Partiamo direttamente da domenica mattina, dopo la cena con filetto e tagliata in un posto orribile, mi sveglio alle 04:45, e per la tensione mi girava la testa e avevo le nausee; mai successo! Anche se l'impegno era importante.
Colazione con tuorli come al solito, funzionalità intestinale e poi via verso il lago; piove. O meglio pioviggina.
Preparo la zona cambio in funzione di un eventuale diluvio, di uno sguardo al percorso di nuoto e mi "spavento" tanto e' distante la prima boa, la tensione aumenta, incontro Alessio anhe lui indaffarato a raggiungere la zona cambio, intanto il meteo sembra aprirsi.
Siamo già alla tromba, si parte finalmente e la tensione se ne va d'istante, mi rilasso e nuoto bene, mi scaldo e mi allungo, pugni, calci la boa no si vede e faccio riferimento agli alberi per la direzione; fa caldo la muta da fastidio, passo la prima boa e aumento il ritmo, mi tengo comunque qualcosa in tasca, la gara e' lunga.
Esco dall' acqua in 39'; bene mi dico, facevo i 1500 in 40' lo scorso anno.
Alla T1 decido di infilare la maglia per le discese, body bagnato e maltodestrine; non vorrei avere inconvenienti; niente calze.
Salgo in bici e mi do il tempo di rifiatare e parto al passo senza esagerare, tengo la cadenza agile e cerco di far scendere il cuore, niente da fare rimane a 170, tutto sommato va bene.
2 giri da 40 km e 600 D+ totale, il primo lo chiudo ai 32 di media, il secondo inizia a farsi sentire ma c'e n'e' ancora.
Allungo sui piattoni cavandomi qualche soddisfazione ai 45, ma tutto si paga e capendo di non dover esagerare rientro in me e penso alla corsa, intanto il sole ha portato un bel vento che fa un po' patire.
Prima di partire per la bici ho dato un ciuccio di miele in T1, durante la bici un Ambrosoli intero e 50 di Vitargo, sali e bcaa.
Chiudo la bici in 2h37m ai 31,... Di media, mi bastavano i 30, bene.
E ora il cruccio di tutta la giornata: la corsa.
Intanto scendo e non sento i piedi, un male cane.

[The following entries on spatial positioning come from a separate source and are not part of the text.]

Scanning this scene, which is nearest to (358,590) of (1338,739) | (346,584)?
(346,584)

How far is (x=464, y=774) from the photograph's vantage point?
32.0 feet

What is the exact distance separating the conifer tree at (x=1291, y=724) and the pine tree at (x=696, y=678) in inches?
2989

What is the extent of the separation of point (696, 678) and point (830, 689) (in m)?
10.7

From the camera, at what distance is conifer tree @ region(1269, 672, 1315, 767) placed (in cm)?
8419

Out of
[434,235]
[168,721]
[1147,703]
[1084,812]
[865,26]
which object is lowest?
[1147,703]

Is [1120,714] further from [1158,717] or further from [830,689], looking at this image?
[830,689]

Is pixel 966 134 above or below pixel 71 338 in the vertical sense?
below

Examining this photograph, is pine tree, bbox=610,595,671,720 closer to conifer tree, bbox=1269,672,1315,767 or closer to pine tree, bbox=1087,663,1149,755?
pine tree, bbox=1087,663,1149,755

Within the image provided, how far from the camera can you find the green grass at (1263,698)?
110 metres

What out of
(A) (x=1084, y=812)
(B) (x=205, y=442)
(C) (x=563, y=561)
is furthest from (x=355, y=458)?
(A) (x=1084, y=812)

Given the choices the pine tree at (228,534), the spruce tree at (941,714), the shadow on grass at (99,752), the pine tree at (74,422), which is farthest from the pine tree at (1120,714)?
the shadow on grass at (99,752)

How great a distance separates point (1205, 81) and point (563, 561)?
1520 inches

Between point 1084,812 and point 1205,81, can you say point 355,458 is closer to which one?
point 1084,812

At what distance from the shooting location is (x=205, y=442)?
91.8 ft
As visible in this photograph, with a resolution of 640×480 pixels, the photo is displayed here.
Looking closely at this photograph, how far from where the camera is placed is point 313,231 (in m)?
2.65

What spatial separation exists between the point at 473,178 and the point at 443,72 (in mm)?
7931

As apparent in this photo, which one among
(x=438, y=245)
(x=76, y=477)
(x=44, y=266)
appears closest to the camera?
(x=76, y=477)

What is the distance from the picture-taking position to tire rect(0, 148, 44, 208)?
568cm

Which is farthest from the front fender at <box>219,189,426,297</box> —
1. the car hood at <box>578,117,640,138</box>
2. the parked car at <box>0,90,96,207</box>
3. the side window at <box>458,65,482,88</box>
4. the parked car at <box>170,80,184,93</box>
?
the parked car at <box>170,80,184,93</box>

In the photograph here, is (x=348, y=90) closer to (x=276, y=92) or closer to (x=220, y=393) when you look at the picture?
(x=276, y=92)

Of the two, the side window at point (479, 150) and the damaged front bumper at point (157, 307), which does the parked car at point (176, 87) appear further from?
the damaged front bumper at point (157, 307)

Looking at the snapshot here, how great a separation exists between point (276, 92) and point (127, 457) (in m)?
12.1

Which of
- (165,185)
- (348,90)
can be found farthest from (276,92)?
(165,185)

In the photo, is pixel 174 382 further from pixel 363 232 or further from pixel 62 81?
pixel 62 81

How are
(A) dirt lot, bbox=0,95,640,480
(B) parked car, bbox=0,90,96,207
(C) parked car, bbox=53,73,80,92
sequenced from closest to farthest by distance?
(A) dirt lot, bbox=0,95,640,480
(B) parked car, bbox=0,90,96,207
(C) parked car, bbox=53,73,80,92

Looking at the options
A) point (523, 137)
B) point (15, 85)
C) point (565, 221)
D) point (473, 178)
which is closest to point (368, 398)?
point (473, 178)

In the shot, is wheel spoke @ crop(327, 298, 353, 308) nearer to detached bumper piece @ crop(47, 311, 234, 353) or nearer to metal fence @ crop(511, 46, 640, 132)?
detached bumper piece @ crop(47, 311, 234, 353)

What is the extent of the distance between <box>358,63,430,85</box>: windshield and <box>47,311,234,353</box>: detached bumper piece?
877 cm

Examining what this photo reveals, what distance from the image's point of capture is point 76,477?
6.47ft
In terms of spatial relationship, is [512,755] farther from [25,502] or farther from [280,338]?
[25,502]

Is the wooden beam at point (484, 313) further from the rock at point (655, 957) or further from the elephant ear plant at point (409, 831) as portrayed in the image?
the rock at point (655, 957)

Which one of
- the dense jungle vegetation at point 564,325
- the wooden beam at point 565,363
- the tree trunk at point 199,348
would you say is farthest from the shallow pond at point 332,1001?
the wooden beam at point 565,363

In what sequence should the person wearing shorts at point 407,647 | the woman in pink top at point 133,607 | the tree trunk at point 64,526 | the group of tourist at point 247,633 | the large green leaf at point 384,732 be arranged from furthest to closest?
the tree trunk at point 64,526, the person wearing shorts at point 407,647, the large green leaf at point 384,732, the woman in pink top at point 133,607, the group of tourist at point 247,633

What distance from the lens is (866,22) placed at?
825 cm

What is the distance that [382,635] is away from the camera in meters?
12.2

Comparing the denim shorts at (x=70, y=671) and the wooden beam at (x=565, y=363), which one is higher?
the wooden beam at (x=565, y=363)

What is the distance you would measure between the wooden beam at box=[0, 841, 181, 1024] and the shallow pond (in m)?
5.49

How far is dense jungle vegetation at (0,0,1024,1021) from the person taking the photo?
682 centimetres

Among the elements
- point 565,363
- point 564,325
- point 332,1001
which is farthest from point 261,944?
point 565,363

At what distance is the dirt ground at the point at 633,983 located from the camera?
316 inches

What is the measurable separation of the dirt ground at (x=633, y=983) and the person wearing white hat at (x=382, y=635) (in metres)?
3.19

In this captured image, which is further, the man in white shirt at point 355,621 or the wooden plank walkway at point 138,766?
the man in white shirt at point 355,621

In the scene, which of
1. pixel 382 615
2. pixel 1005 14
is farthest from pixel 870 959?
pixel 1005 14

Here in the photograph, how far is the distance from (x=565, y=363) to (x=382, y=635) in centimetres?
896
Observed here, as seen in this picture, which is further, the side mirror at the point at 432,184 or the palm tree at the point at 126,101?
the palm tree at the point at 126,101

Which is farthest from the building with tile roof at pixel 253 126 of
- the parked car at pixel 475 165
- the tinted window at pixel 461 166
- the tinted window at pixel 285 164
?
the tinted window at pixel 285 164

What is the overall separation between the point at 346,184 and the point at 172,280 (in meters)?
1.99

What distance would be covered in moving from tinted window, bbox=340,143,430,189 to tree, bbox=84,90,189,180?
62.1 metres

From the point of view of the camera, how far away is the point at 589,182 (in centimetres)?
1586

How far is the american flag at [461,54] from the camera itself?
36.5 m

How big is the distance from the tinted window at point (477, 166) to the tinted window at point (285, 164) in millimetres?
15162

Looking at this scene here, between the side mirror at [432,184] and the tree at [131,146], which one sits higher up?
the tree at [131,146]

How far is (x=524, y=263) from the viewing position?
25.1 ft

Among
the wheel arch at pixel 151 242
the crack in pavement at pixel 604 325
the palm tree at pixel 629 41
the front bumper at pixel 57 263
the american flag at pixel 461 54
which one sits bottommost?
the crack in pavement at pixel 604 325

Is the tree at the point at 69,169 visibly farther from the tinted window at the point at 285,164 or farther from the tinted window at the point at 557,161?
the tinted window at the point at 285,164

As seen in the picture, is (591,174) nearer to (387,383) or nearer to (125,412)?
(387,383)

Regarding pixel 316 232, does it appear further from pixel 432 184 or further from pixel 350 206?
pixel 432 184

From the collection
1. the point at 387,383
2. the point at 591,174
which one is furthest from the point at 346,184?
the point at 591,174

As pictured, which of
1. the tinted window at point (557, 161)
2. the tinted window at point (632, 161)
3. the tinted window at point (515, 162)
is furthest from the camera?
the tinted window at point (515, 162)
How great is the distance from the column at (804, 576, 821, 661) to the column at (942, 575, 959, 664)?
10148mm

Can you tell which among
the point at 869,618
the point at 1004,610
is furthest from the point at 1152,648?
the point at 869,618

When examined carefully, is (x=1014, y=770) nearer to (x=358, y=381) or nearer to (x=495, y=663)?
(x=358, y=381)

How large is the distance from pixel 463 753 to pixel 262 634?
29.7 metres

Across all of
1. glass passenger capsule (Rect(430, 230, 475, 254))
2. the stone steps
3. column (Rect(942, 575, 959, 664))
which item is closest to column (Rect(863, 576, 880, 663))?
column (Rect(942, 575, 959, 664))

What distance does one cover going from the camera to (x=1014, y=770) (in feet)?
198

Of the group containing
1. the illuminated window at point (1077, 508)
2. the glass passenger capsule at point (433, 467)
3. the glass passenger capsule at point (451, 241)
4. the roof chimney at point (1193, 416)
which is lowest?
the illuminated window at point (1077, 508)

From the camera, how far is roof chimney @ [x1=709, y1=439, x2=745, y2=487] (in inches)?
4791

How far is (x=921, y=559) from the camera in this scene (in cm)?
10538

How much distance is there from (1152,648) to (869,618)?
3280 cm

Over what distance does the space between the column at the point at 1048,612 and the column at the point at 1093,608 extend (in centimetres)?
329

Tolgo la maglia, ciuccio miele, infilo 2 gel in tasca,
metto le calze e scopro di avere un buco sotto il piede destro.
Parto e magicamente corro, capisco che c'e' n'e e chiudo tutto, non m'interessa più nulla solo il 17 km.
Il percorso son 3 giri, su terreno accidentato, uno strappo fastidioso.
Io me la godo, mi guardo attorno, colori, odori, atleti, fatica.
Al 5 prendo un gel e fa bene, non voglio più nulla ma ai 15 prendo anche l'ultimo, e ci voleva anche quello; nonostante avessi timore di effetti collaterali; vuol dire che ho bruciato tutto!
Arrivo dopo 2h09m, considerando il tempo di 1h50, dopo il carico sostenuto ci sta.
Chiudo il mio primo 70.3 in 5h31m; me n'e' ero date 6. Ottimo.
Non arrivo stravolto e son contento di questo, mi cambio velocemente perché non sento più i piedi e il vento e' fresco.
PWO con 80 Vitargo, sali e bcaa; una volta rilassato ho lasciato spazio al silenzio e all'emozione.
Aspettando la mia campionessa, ho fatto due chiacchere con Alessio che conferma panata simpatia e la mia stima.
Accolgo la campionessa italiana M2 di lungo e poi, con calma, mi gusto un datterobanana (sono organizzato eh?) parto poi per la vera sfida: 400 km di autostrada.
A meta' seguendo la fame altro datterobanana, all'arrivo 1h di riso e pizza + Leffe.
Crollo psicologicamente a 3/4 di pizza e me ne vado a dormire, alle 1 mi sveglio e dormendo vado di gelato, fame.
La sveglia alle 5.30 e' la mazzata finale, ancora sotto peso 62,7; le scale il mio peggior nemico di oggi!